Problem statement:
Set down exactly the lines running from the line with "Given the layout" to the end of the listing below, both ends included.

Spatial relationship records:
· · · · · · ·

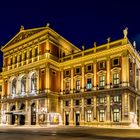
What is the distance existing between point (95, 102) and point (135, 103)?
8.13m

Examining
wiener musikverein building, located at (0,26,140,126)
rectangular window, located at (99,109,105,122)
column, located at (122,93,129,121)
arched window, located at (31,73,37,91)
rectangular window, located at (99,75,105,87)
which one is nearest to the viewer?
column, located at (122,93,129,121)

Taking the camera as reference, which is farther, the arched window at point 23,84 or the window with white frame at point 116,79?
the arched window at point 23,84

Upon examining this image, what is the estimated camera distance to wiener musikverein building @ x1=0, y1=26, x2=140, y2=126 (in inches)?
1802

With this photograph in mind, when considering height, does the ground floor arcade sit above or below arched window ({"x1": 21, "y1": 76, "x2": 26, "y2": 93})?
below

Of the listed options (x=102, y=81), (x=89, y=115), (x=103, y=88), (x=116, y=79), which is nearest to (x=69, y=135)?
(x=116, y=79)

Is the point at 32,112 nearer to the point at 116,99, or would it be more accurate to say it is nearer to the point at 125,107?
the point at 116,99

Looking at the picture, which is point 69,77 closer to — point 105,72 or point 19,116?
point 105,72

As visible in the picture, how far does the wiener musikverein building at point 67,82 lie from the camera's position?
45.8m

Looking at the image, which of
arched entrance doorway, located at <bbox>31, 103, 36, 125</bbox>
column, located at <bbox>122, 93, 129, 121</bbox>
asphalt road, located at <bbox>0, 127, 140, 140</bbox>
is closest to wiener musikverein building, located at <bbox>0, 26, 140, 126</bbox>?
arched entrance doorway, located at <bbox>31, 103, 36, 125</bbox>

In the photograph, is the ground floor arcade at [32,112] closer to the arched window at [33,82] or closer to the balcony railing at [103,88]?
the arched window at [33,82]

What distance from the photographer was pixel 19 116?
189ft

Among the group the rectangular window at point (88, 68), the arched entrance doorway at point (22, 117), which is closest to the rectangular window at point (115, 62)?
the rectangular window at point (88, 68)

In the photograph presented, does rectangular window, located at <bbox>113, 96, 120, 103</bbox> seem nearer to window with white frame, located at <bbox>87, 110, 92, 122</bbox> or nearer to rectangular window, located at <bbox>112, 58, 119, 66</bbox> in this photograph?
window with white frame, located at <bbox>87, 110, 92, 122</bbox>

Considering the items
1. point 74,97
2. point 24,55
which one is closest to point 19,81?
point 24,55
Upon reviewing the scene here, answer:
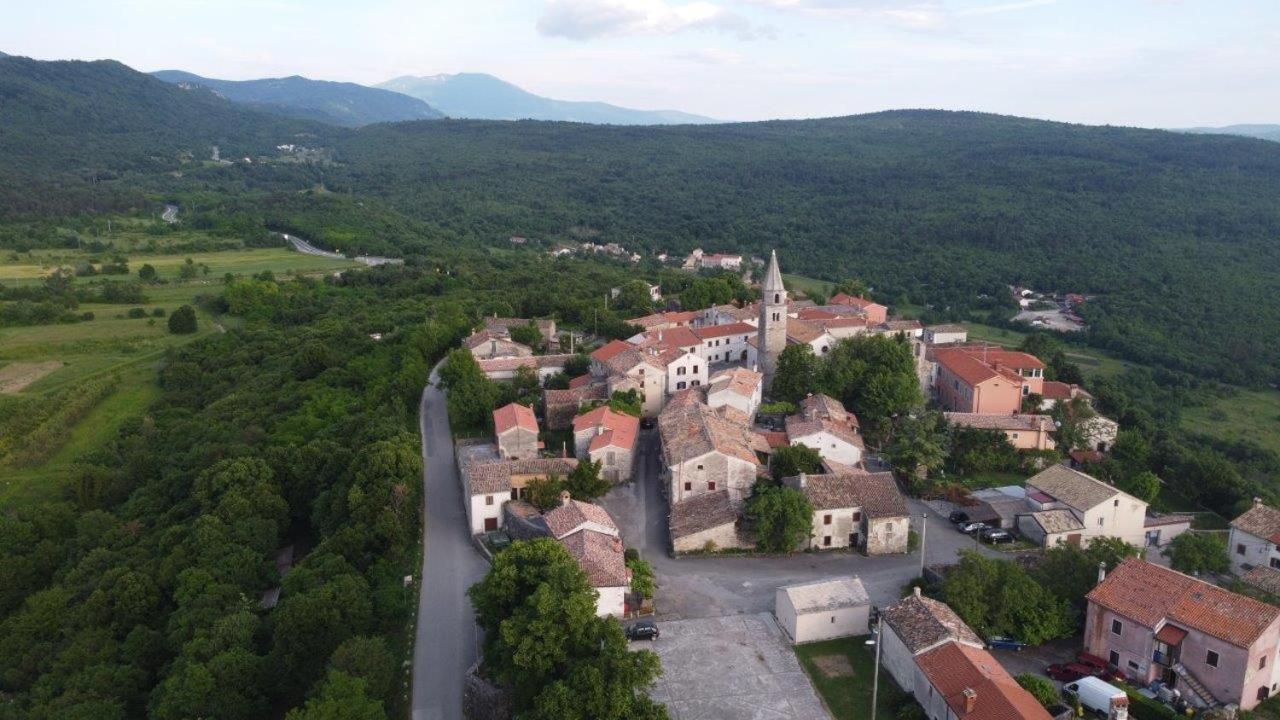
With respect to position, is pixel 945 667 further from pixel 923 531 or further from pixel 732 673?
pixel 923 531

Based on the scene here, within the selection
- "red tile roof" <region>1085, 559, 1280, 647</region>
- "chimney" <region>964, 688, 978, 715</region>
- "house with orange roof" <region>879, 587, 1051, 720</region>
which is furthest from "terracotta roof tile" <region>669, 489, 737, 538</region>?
"red tile roof" <region>1085, 559, 1280, 647</region>

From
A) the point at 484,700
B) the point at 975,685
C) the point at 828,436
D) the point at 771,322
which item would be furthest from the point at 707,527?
the point at 771,322

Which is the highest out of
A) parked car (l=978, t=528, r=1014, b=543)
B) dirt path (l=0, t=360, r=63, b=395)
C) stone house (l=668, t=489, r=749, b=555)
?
stone house (l=668, t=489, r=749, b=555)

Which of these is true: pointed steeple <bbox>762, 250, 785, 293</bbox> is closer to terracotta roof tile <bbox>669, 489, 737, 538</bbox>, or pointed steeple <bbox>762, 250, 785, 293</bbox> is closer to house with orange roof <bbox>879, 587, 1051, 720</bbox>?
terracotta roof tile <bbox>669, 489, 737, 538</bbox>

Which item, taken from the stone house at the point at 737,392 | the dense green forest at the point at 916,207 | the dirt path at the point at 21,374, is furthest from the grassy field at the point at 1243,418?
the dirt path at the point at 21,374

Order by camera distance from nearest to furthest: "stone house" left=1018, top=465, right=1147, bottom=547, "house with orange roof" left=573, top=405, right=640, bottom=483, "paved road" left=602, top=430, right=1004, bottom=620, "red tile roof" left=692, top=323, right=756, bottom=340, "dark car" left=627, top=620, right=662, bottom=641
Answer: "dark car" left=627, top=620, right=662, bottom=641 → "paved road" left=602, top=430, right=1004, bottom=620 → "stone house" left=1018, top=465, right=1147, bottom=547 → "house with orange roof" left=573, top=405, right=640, bottom=483 → "red tile roof" left=692, top=323, right=756, bottom=340

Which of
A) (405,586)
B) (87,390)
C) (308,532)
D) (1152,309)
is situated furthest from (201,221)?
(1152,309)

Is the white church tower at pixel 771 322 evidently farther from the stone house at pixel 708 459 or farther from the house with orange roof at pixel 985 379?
the stone house at pixel 708 459

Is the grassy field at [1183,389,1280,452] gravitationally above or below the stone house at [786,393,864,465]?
below
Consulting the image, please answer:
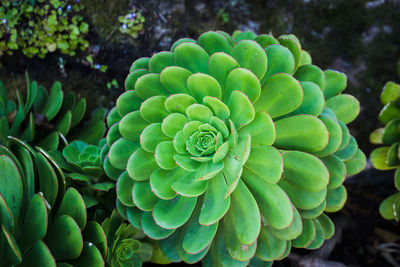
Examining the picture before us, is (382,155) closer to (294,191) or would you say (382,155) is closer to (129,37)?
(294,191)

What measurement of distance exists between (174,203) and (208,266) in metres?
0.28

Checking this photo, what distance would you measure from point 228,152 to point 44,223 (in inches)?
23.4

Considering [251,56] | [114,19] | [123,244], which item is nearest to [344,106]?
[251,56]

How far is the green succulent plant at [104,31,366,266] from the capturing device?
1040 millimetres

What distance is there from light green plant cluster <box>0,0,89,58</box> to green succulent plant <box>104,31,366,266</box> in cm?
75

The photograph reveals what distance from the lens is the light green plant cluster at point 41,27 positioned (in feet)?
5.51

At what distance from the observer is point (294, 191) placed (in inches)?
43.8

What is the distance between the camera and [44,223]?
38.8 inches

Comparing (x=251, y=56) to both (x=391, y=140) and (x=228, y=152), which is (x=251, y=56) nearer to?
(x=228, y=152)

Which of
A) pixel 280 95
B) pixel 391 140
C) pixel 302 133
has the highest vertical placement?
pixel 280 95

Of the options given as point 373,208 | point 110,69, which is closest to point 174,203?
point 110,69

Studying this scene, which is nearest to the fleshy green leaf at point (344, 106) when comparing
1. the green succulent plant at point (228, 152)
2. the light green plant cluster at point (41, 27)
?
the green succulent plant at point (228, 152)

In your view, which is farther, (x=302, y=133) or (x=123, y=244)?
(x=123, y=244)

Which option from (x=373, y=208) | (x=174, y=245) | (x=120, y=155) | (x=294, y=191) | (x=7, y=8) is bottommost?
(x=373, y=208)
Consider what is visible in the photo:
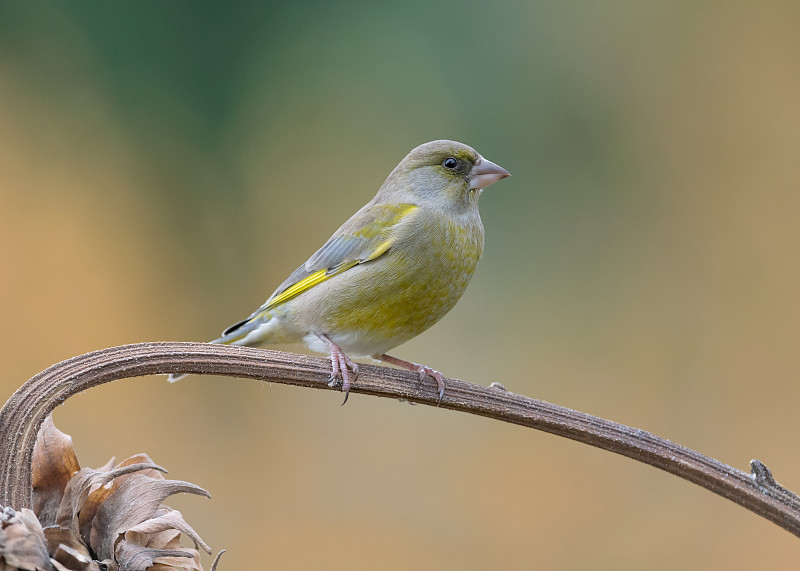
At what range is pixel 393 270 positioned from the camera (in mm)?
2652

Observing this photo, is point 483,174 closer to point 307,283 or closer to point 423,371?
point 307,283

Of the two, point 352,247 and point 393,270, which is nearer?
point 393,270

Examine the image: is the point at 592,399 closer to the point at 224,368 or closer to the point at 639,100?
the point at 639,100

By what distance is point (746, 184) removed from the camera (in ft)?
12.6

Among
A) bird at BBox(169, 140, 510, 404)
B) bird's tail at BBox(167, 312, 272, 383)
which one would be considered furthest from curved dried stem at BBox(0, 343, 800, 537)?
bird's tail at BBox(167, 312, 272, 383)

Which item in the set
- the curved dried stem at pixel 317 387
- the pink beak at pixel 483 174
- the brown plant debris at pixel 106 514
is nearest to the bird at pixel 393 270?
the pink beak at pixel 483 174

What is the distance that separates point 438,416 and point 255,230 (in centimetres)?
118

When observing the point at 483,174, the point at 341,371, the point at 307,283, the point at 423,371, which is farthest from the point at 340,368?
the point at 483,174

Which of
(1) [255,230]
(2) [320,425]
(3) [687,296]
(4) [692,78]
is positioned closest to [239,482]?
(2) [320,425]

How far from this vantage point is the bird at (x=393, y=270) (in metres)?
2.63

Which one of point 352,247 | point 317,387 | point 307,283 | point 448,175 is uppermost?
point 448,175

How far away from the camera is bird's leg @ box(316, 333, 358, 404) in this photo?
179 centimetres

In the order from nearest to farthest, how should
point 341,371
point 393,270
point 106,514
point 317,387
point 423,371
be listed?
point 106,514 < point 317,387 < point 341,371 < point 423,371 < point 393,270

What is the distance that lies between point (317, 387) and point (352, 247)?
1260 mm
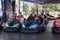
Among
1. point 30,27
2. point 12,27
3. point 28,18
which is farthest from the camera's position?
point 28,18

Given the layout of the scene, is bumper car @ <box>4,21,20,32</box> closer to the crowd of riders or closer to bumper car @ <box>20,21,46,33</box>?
the crowd of riders

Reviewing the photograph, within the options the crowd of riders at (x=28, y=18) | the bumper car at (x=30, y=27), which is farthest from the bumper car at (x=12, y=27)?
the bumper car at (x=30, y=27)

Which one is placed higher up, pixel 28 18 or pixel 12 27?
pixel 28 18

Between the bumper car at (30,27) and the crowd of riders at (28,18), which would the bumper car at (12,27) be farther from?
the bumper car at (30,27)

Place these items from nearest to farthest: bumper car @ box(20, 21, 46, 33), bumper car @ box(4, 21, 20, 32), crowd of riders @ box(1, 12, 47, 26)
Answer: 1. bumper car @ box(20, 21, 46, 33)
2. bumper car @ box(4, 21, 20, 32)
3. crowd of riders @ box(1, 12, 47, 26)

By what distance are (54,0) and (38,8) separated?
3.35 feet

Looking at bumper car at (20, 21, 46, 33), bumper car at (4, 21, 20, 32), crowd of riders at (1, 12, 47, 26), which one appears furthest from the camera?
crowd of riders at (1, 12, 47, 26)

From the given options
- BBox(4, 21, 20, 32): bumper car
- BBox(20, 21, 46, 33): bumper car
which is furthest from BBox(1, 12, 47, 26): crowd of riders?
BBox(20, 21, 46, 33): bumper car

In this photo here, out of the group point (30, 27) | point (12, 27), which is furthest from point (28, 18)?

· · · · · · ·

Complete output:
Given the layout of the scene, is bumper car @ <box>4,21,20,32</box> closer to the crowd of riders or closer to bumper car @ <box>20,21,46,33</box>?
the crowd of riders

Reviewing the photograph, within the options the crowd of riders at (x=28, y=18) | the bumper car at (x=30, y=27), which is farthest from the bumper car at (x=12, y=27)?
the bumper car at (x=30, y=27)

Which one is placed higher up, pixel 28 18 or pixel 12 27?
pixel 28 18

Between the bumper car at (30,27) and the crowd of riders at (28,18), which would the bumper car at (12,27) be farther from?
the bumper car at (30,27)

Place these items from nearest to farthest: bumper car @ box(20, 21, 46, 33), bumper car @ box(4, 21, 20, 32), crowd of riders @ box(1, 12, 47, 26)
Answer: 1. bumper car @ box(20, 21, 46, 33)
2. bumper car @ box(4, 21, 20, 32)
3. crowd of riders @ box(1, 12, 47, 26)

By what distance are (54,0) and (38,8) separated?
3.35 feet

Looking at bumper car at (20, 21, 46, 33), bumper car at (4, 21, 20, 32), crowd of riders at (1, 12, 47, 26), which one appears furthest from the camera?
crowd of riders at (1, 12, 47, 26)

From the given options
- BBox(4, 21, 20, 32): bumper car
- BBox(20, 21, 46, 33): bumper car
which is furthest from BBox(1, 12, 47, 26): crowd of riders?
BBox(20, 21, 46, 33): bumper car

In this photo here, out of the group point (30, 27) | point (12, 27), which is furthest from point (28, 18)?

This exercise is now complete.